> **ЗАДАНИЯ**:
a. Перечислите все качества, которые текст об открытиях называет в ответе на вопрос «Чем именно?».
b. Перепишите дословно фрагмент текста об открытиях, начиная со слов «Издавна меня волнует» и продолжая вплоть до слов «закон всемирного тяготения.».

> **ТЕКСТ ДЛЯ ЧТЕНИЯ**:
1. ДЕЛАЕТСЯ ОТКРЫТИЕ

   Издавна меня волнует тема рождения открытия. Как это получается: бродит человек по комнате, ерошит волосы, дымит, давит окурки в пепельнице или же под яблоней лежит, травинки покусывает, рассеянно смотрит на тающие облака. Ну, яблоко сорвалось с ветки. Бах! – закон всемирного тяготения.
   Читатель пожимает плечами. Ну и что тут нового, что тут фантастического? Об открытиях написаны тонны книг, контейнеры, большегрузные поезда. Есть целая серия: «Жизнь замечательных людей». Почитай про Ньютона, почитай про Колумба…
   Как делается открытие? Пожалуй, в серии «ЖЗЛ» самим заголовком подсказан ответ. Замечательные открытия делают замечательные люди. Почему делают? Потому что замечательны. Чем именно? Замечательно трудолюбивы, целеустремленны, усидчивы, преданы науке, требовательны к себе, упорны и т д. и т д. Прекрасный ответ. Чрезвычайно дидактичный. Призывает школьников проявлять усидчивость, прилежание, трудолюбие. Но, как сказали бы математики, это условие необходимое, но не достаточное. Увы, сколько мы знаем намертво приклеенных к стулу, маниакально усидчивых, трудолюбивых и преданных науке заготовителей макулатуры!
   На Западе в популярных биографиях иная традиция: счастливая судьба. Открытие сделал тот, кто не растерялся, ухватил жар-птицу за хвост. Один мальчик связал веревки, получилась ременная трансмиссия; другой загляделся на кипящий чайник, увидел в нем паровую машину. Повезло, не растерялся, сообразительность проявил… Очень это укладывается в традиционный тезис предпринимательства: богат тот, кто не прозевал счастливый момент.
   И столь же часто: гений был гениален с пеленок. Гениален, вот и сделал гениальное открытие. Почему опередил эпоху на сто лет? Потому что гений. И вопрос снят. И для литературы удобно. Герой ярок, у него характерная черта – гениальность. Читатель его заметит и полю­бит. И сюжетные приключения легче строить вокруг гениального героя, единственного владельца откровения, непостижимого, недостижимого для всех прочих рядовых ученых.
   Только один недостаток у этого образа – он неправдив.

> **СОХРАНЁННЫЕ ЗАПИСИ**:
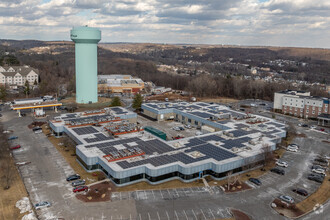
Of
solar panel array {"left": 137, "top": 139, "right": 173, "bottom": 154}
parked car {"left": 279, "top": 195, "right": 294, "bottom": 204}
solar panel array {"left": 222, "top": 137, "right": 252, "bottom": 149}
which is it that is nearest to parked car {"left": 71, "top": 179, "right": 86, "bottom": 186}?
solar panel array {"left": 137, "top": 139, "right": 173, "bottom": 154}

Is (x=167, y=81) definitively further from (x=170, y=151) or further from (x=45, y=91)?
(x=170, y=151)

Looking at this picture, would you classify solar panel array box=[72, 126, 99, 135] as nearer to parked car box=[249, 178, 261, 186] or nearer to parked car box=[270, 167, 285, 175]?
parked car box=[249, 178, 261, 186]

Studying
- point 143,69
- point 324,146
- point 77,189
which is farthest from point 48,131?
point 143,69

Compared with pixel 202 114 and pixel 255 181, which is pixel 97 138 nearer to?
pixel 255 181

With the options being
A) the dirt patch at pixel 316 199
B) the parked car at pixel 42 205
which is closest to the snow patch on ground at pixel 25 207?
the parked car at pixel 42 205

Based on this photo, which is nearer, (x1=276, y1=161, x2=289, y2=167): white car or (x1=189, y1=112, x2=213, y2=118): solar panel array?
(x1=276, y1=161, x2=289, y2=167): white car

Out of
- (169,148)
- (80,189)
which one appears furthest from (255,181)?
(80,189)

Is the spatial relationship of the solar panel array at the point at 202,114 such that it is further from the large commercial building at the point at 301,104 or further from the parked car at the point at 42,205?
the parked car at the point at 42,205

> **ОТВЕТЫ К ЗАДАНИЯМ**:
a. трудолюбивы, целеустремленны, усидчивы, преданы науке, требовательны к себе, упорны

b.
Издавна меня волнует тема рождения открытия. Как это получается: бродит человек по комнате, ерошит волосы, дымит, давит окурки в пепельнице или же под яблоней лежит, травинки покусывает, рассеянно смотрит на тающие облака. Ну, яблоко сорвалось с ветки. Бах! – закон всемирного тяготения.